No Longer Just a Hypothesis
From L. Giussani, At the Origin of the Christian Claim, translated by V. Hewitt, McGill-Queen’s University Press, Montreal 1998, pp. 32-33Let us picture the world as an immense plain where groups of human beings, under the direction of engineers and architects, are busy working on disparate projects to build bridges with thousands of arches serving as links between earth and heaven, between the ephemeral place of their existence and the “star” of destiny. With its infinite number of building sites, the plain is a hive of activity. At a certain point a man arrives on the scene, and his gaze embraces the whole frenzied workplace. Suddenly he shouts: “Stop!” Those closest to him cease working, and then gradually the others follow until they are all watching him. And he tells them: “You are great and noble. You are making a sublime effort, but it is an unhappy one because you will never manage to build a road linking your world with the ultimate mystery. Abandon your projects, lay down your tools. Destiny has taken pity on you. Follow me and I will build the bridge, for I am destiny.” Now let us try to imagine the reaction of all of those people to such a declaration. First the architects, then the work foremen, then the best of the artisans would find themselves telling their labourers instinctively: “Don’t stop working. Keep going. Can’t you see this man is crazy?” And they would echo: “Of course, he must be crazy.” Resuming their work on their bosses’ orders, others might say: “You can see he’s crazy.” There would be just a few who would not take their eyes off this man, for they have been profoundly moved. They would not obey their bosses as the masses had done, but would approach and follow him.
Within this flight of fancy is the story of what happened in history and is still happening now.

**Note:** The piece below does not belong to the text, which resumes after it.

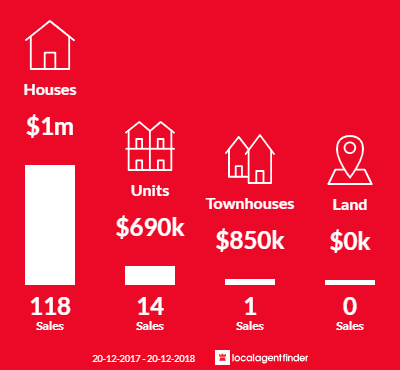 Average sales prices and volume of sales in Earlwood, NSW 2206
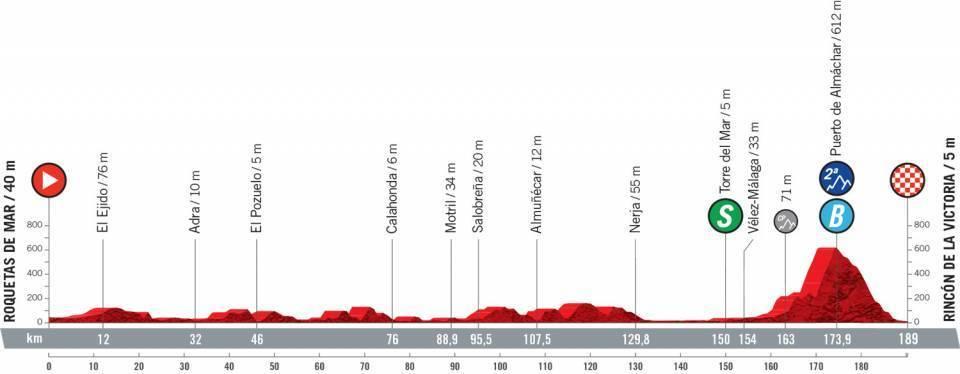 etapa-10-vuelta-a-españa-2021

At this point, we no longer find ourselves confronting a theoretical (philosophical or moral) problem, but an historical one. The first question we must ask is not: “Is what the Christian message says reasonable or right?” but “Did it happen or not?” or “Did God really intervene in history?”
Although implied in our earlier discussion, I would like to stress that this “new” question requires a different method, which could be explained like this: man may, indeed must, arrive at the discovery of the existence of a mysterious something, of God, through his analytical perception of his own experience of reality (and we have seen how ample historical documentation demonstrates that man normally reaches this discovery in this way); the issue now, since it is a question of an historical fact, cannot be verified by analytical reflection on the structure of one’s own relationship with reality. It is a fact that either happened in history or did not: it either exists or does not, it either transpired or did not. It was either a real event which emerged in man’s existence as part of history and therefore must be recognized as an event, or it remains just a notion. Faced with this hypothesis, the method is the historical registration of an objective fact.
Then, the question: “Did God really intervene in history?” must refer, above all, to that incomparable claim which is the content of a precise message. It must necessarily become another question: “Who is Jesus?” Christianity arises as the answer to this question.